What is or isn’t in the public interest, how grave may be the national-security threat from letting a reporter shield a confidential source, and determining what is “essential” to an investigation is left to the unguided discretion of each judge who hears such a case. Judges—who are neither trained to assess national-security threats nor generally responsible for such assessments—thus supplant executive officials who have the training and the responsibility.
Then there is the issue of who is a “covered journalist.” The statutory definition seeks to exclude known terrorists and those whose principal activity is disclosing source documents without authorization (think Edward Snowden or Julian Assange) but would likely include the correspondent for, say, the Iranian state news agency Fars, or the Chinese state news agency Xinhua, or Al Jazeera, notwithstanding that such a correspondent may well be acting purposefully to injure this country. Judges are free also to treat as a “covered journalist” someone not otherwise covered by the definition in the law, when doing so would serve the “interest of justice”—another creature of each judge’s unbounded discretion.
And if some judge found that the exigencies of a criminal case, or the interest of protecting national security, did outweigh the public interest in the free flow of information, and directed the reporter to disclose a source or other “protected information,” what would happen then? Why, the same thing that happens now. Under the proposed law, a reporter remains free to decide that contempt penalties—which may be only coercive and not punitive, and which must be lifted once it is clear that coercion through confinement will not work—are preferable to compliance with a court order.
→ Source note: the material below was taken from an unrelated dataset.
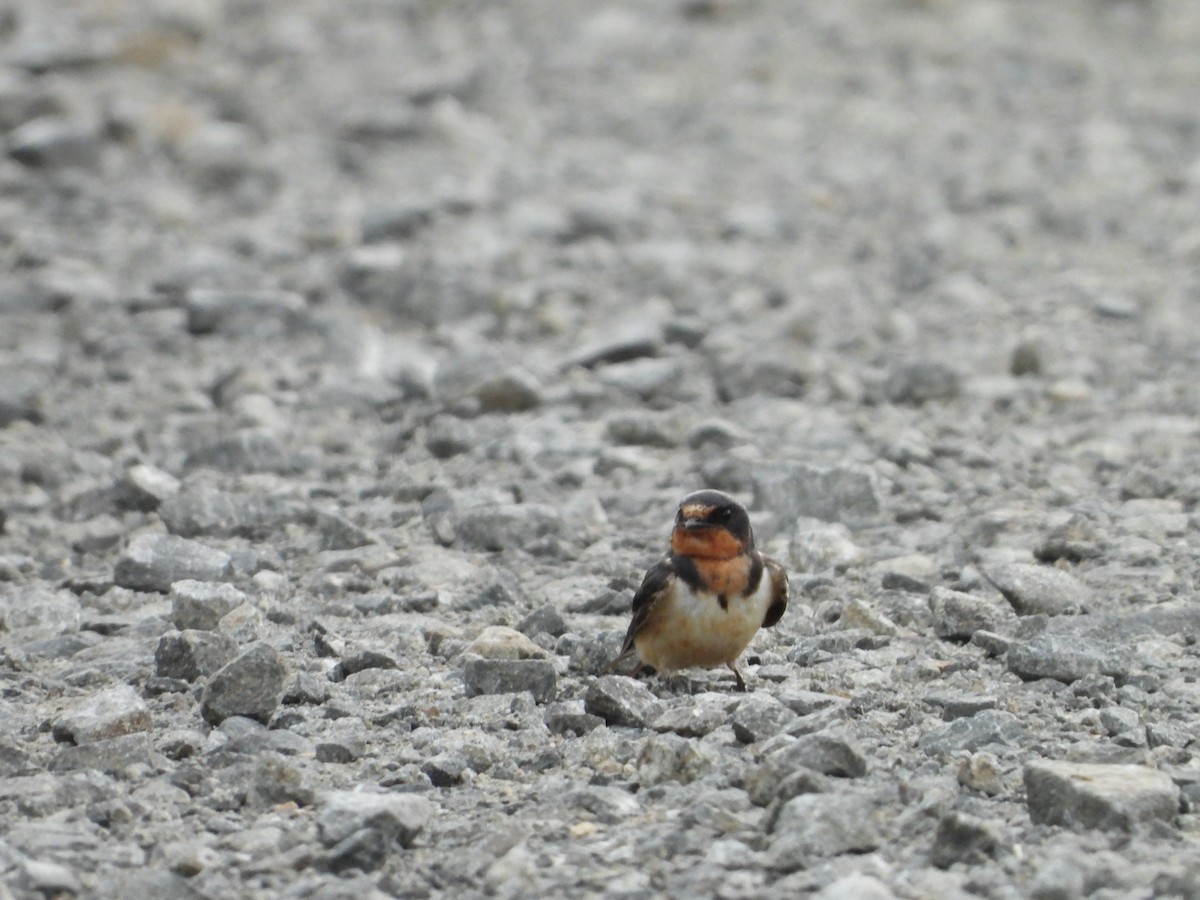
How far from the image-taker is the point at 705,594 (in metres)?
5.67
All this rigmarole about “protected information” and “covered journalist” tends to obscure some basics. Start with the proposition that every unauthorized disclosure from government files is a crime under the law that bars theft of public money, property and records. So, under another statute, is publication of information relating to national defense when the person who does so “has reason to believe that the information could be used to the injury of the United States or to the advantage of any foreign nation.” So is publication of signals intelligence, such as details of the NSA’s various electronic-surveillance programs. The Free Flow of Information Act of 2013 permits a “covered journalist” who witnesses a crime to be subpoenaed—unless the crime is the theft or disclosure of government information in which he may be participating.
The Constitution, Justice Robert H. Jackson wrote in his dissenting opinion in Terminiello v. Chicago, a 1949 free-speech case, is “not a suicide pact.” The statute book, however, may soon become one.
Originally published in the Wall Street Journal, Dec. 1, 2013
*Mr. Mukasey served as U.S. attorney general (2007-09) and as a U.S. district judge for the Southern District of New York (1988-2006). He is also a member of the Board of Directors of the American Center for Democracy.